3. Tardiness and Missed Appointments without Adequate Notice -- the agency received several complaints from clients or from their family members about service providers who had failed to keep scheduled appointments without any notice. There were also numerous complaints about late arrivals at the homes of patients. The supervisor determined that all of the complaints about missed appointments related to two CNAs; they determined that the tardiness complaints pertained to many service providers but that in the vast majority of cases, the delays were unavoidable and attributable to delays incurred by the service providers at the homes of previously scheduled patients.
4. Unnecessary Referrals for Services and Misstatements of Public Program Eligibility -- in several instances, patients had been referred inappropriately for home health services by their physicians. In most of those cases, the patients and their families had also been misinformed about their eligibility for public assistance for the financial responsibility for home health services.
5. HIPAA violations in the Field -- During several unannounced visits by field supervisors, they discovered inappropriate handling of protected health information (PHI) that should have been secured from potential unintentional disclosure. Because these instances were HIPAA violations, they were immediately referred to the respective ISO from the office dispatching the service provider involved. The ISOs determined that the violations were purely unintentional and the result of negligent handling of paperwork for convenience. Typically, paperwork from previous clients or paperwork being amended by the service providers involved were carelessly left in the open at other patients' homes where they could have been unintentionally exposed to being viewed by non-privileged individuals.
Description of Solutions
Nosocomial Infections -- the agency implemented mandatory supplemental training for all home health service providers. Those training sessions emphasized antiseptic preparation, insertion, and inspection of Foley catheters to prevent nosocomial urinary tract infections. They also covered wound care and, more generally, the importance and mandatory nature of proper hand washing.
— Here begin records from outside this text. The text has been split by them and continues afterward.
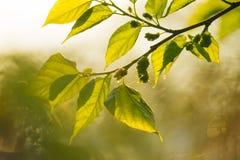 Les feuilles se ferment pendant une lumière de matin photographie stock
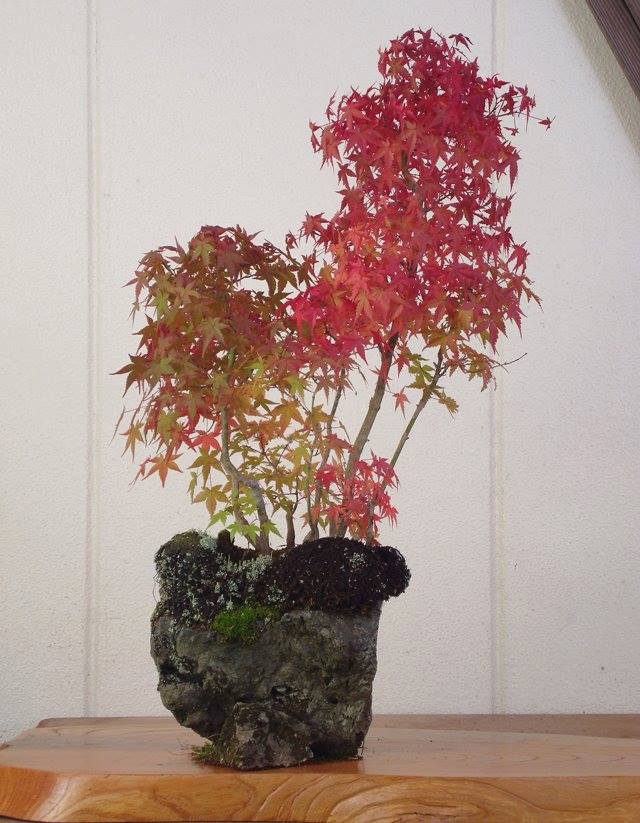 bonsai on rock2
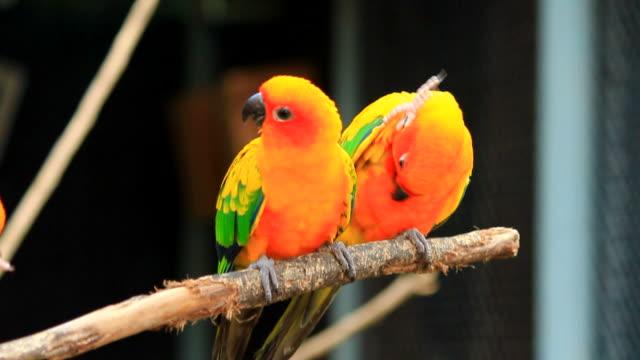 Sun Conure Parrot video
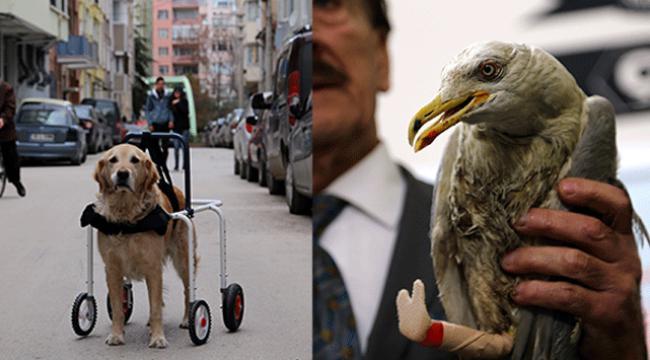 Martıya protez, köpeğe yürüteç takıldı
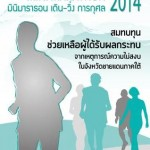 Central Group Mini Marathon 2014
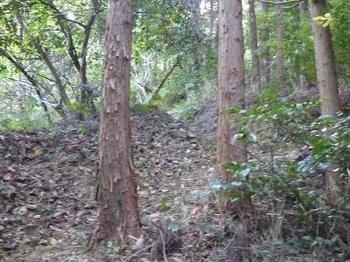 P1190174植林沿い.JPG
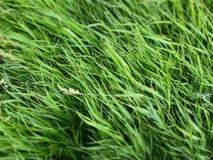 Fondo dell'erba verde della molla fresca fotografia stock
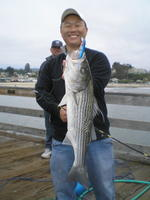Jei and striped bass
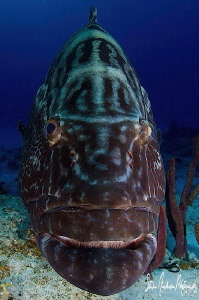 These large Black Grouper hang around with the many shark... by Steven Anderson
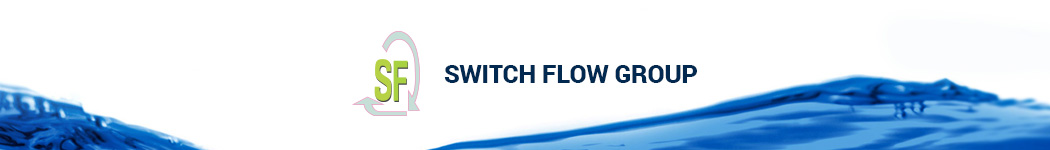 Switch Flow Group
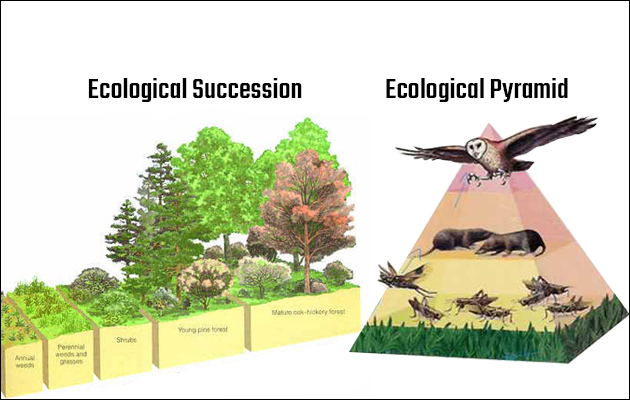 Ecological Succession and Pyramid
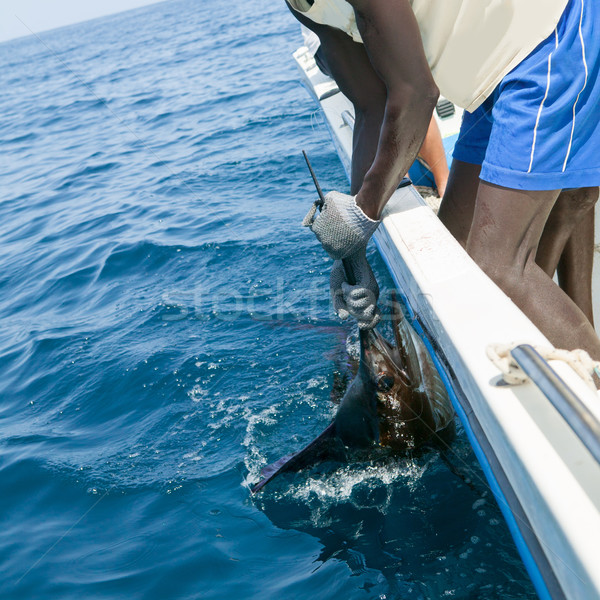 Sailfish catch billfish sportfishing holding bill Stock photo © lunamarina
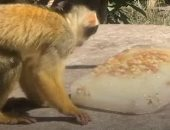 قرود سنجابية تأكل آيس كريم داخل حديقة حيوان لندن بطريقة طريفة.. فيديو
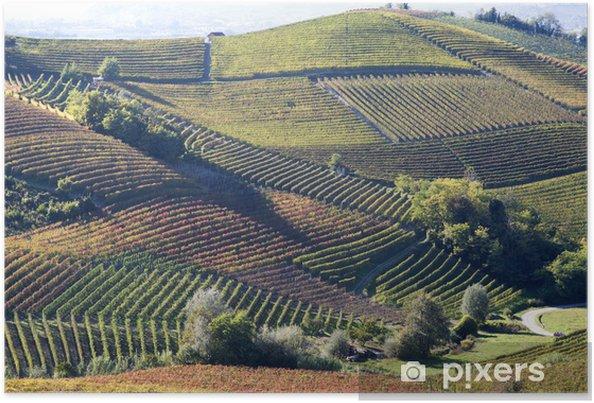 Póster Paisaje otoñal de vides y de colinas en Langhe, Italia - Agricultura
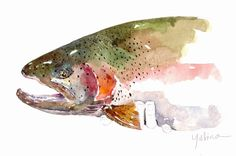 Mark Yuhina, I love watercolor and I am now itching to get out and cast some flies to the wild river Gods.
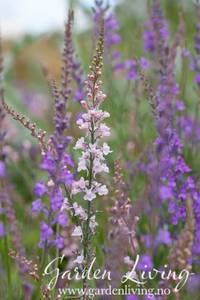 Bilde av Purpurtorskemunn 'Canon J. Went' - Linaria purpurea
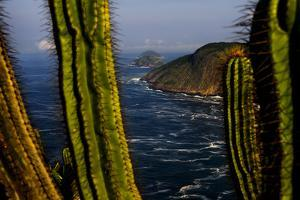 Cacti on Granite Cliffs Above the Atlantic Ocean in Serra Da Tiririca State Park by Mattias Klum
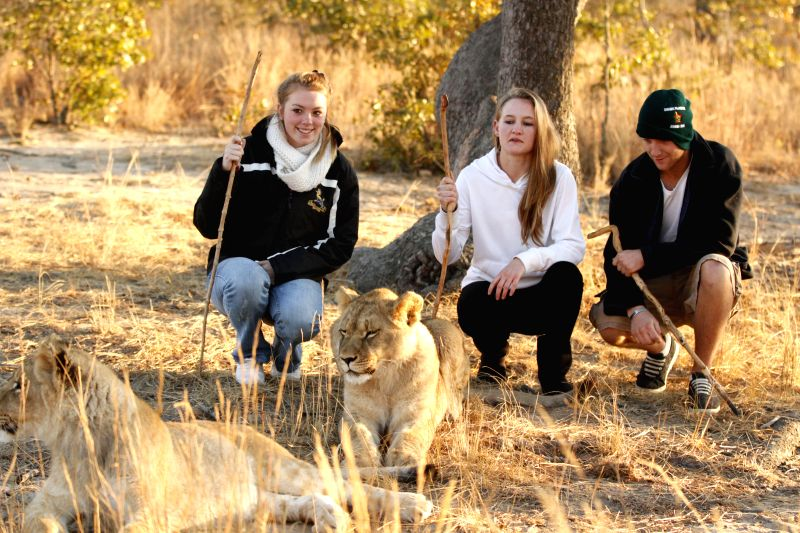 Foreign tourists pose for photos with two lion cubs at Antelope Park, in Gweru, Zimbabwe, July 6, 2014. Lion walk was introduced to Antelope Park over a decade ago as .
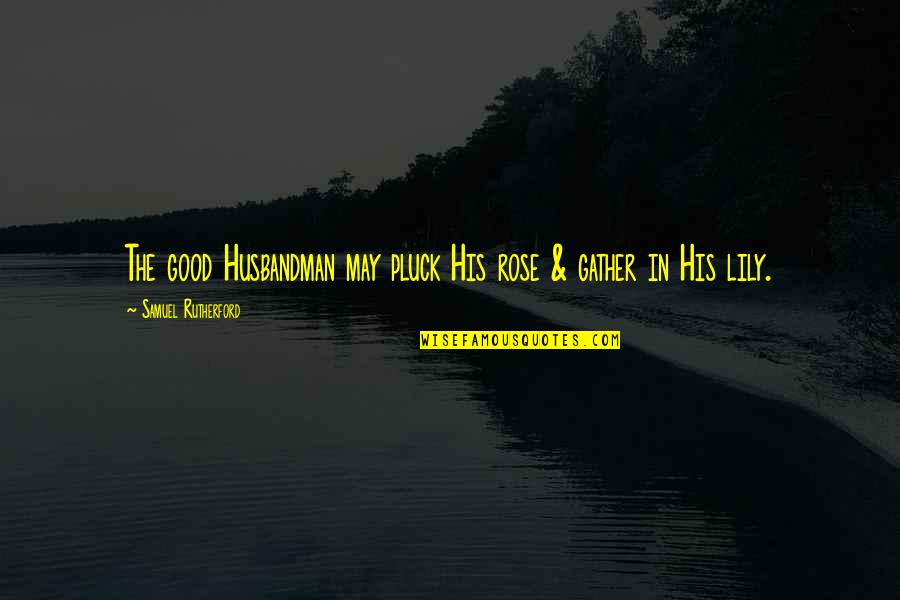 Gather'd Quotes By Samuel Rutherford: The good Husbandman may pluck His rose &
One was subsequently terminated. The other service providers received supplemental training and instructions emphasizing the need to provide immediate notice by telephone to clients in the event of unavoidable delays as soon as the need became apparent and of the need to avoid unrealistic schedules based on previous experiences with specific patients whose care typically took longer than their scheduled time slots.
Unnecessary Referrals and Misstatements of Public Program Eligibility -- the agency has the least amount of control over this variable. To minimize the problem, agency telephone intake representatives received additional training to enable them to identify and address potential inappropriate referrals on their initial inquiries and requests for services.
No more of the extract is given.